Juice from Sauerkraut or Cultured Veggies:
Use about 1/3 cup fresh live juice to ferment the batch with. This juice also has an effect on the flavor. Don’t use juice from pasteurized sauerkraut or kimchi as it is not living.

Combine the beets, starter of choice, salt (to taste) and any other flavorings to the jar and fill with water. Secure the lid, and cover the jar with a light towel to keep out the light. Set in cool dry place to ferment for 1 week and then decant.

Once decanted, leave the beets and flavorings in the jar and make another batch by filling the the jar with water, salt and about 1/2 cup of the batch you just decanted. This will serve as your fermenting agent this time around. I have found that my second batch is always weaker, but always good!

Note: The salty brine is what keeps your kvass from molding, and of course provides flavor and minerals. However, there are many times I gone to decant my kvass and there is small mold discs floating on the top. This does not seem to effect the kvass. Remove the mold and then taste your kvass.

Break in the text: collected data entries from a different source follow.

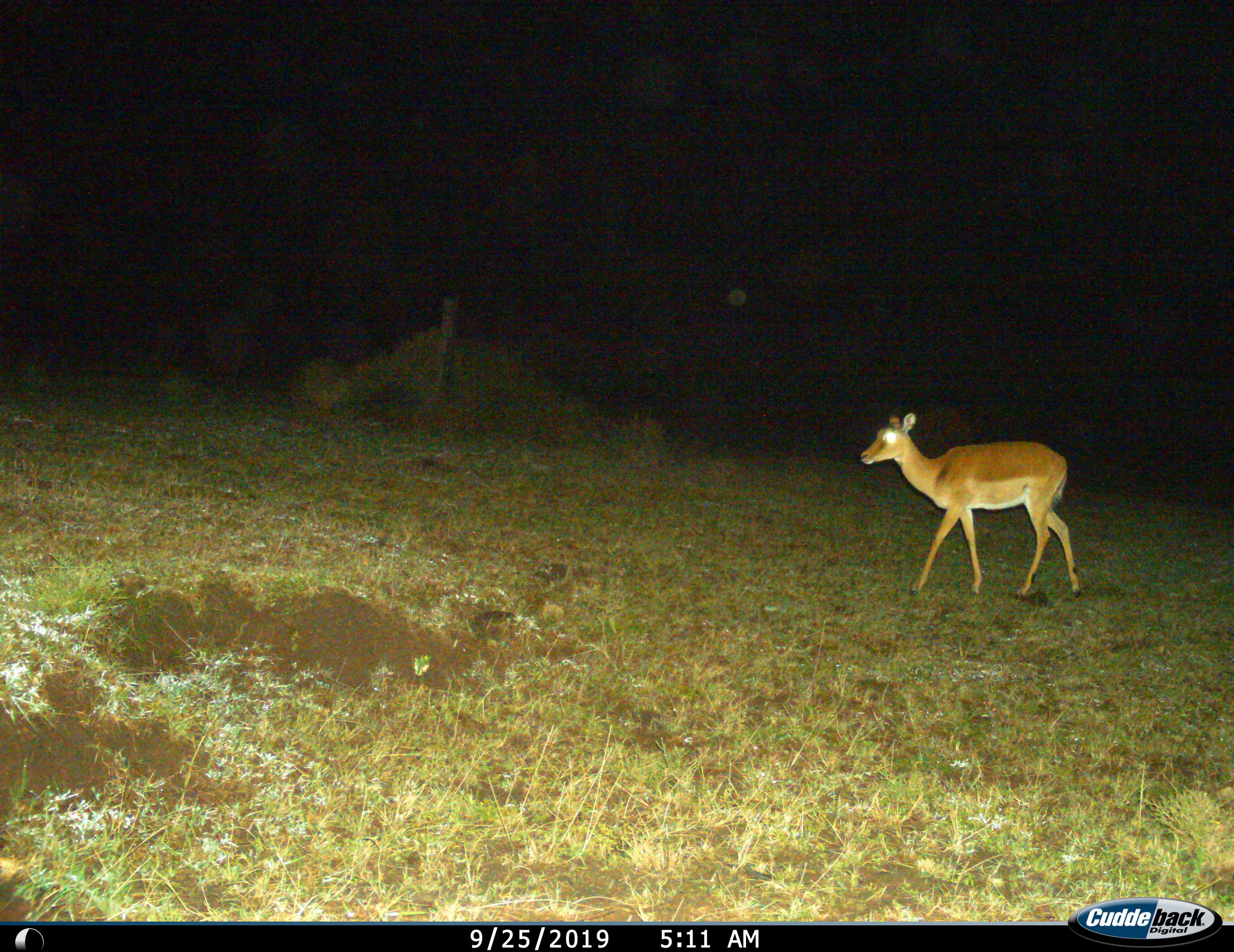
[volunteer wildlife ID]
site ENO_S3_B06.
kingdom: Animalia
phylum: Chordata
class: Mammalia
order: Artiodactyla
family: Bovidae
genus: Aepyceros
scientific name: Aepyceros melampus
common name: impala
Impala (Aepyceros melampus), count 1. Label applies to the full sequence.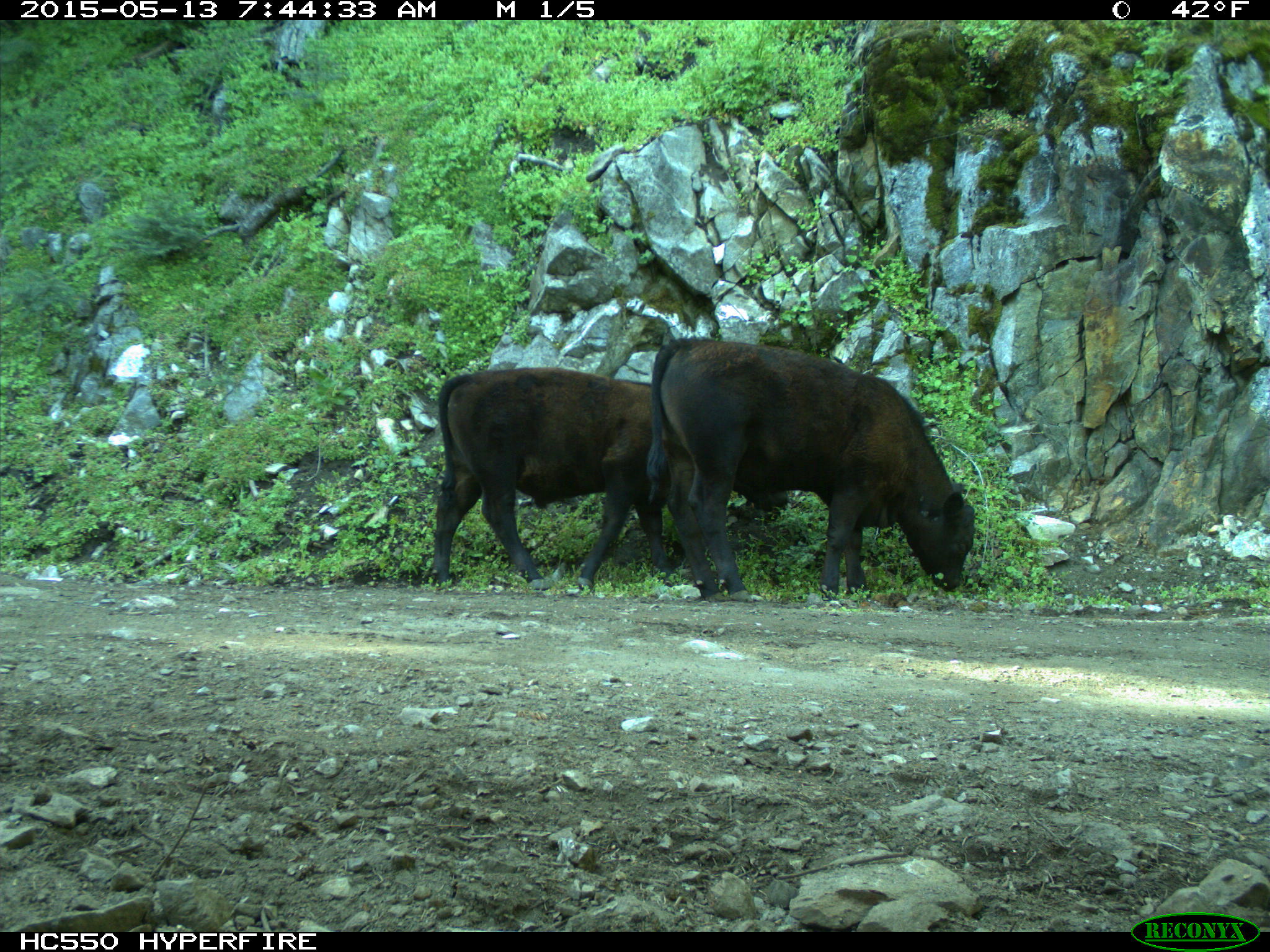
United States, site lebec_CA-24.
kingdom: Animalia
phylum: Chordata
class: Mammalia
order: Artiodactyla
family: Bovidae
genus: Bos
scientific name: Bos taurus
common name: domestic cow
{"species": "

You will taste if anything has gone wrong with it. I have never experienced a batch going bad even though some mold will appear. In addition, the beets and other foods added take on a new look and color as they ferment. Don’t let this concern you. It will still be yummy.

Once you have completed the process for either one or two batches you can discard the beets to the compost pile or cook them in a little water until soft. With a little butter and some salt, they are delicious!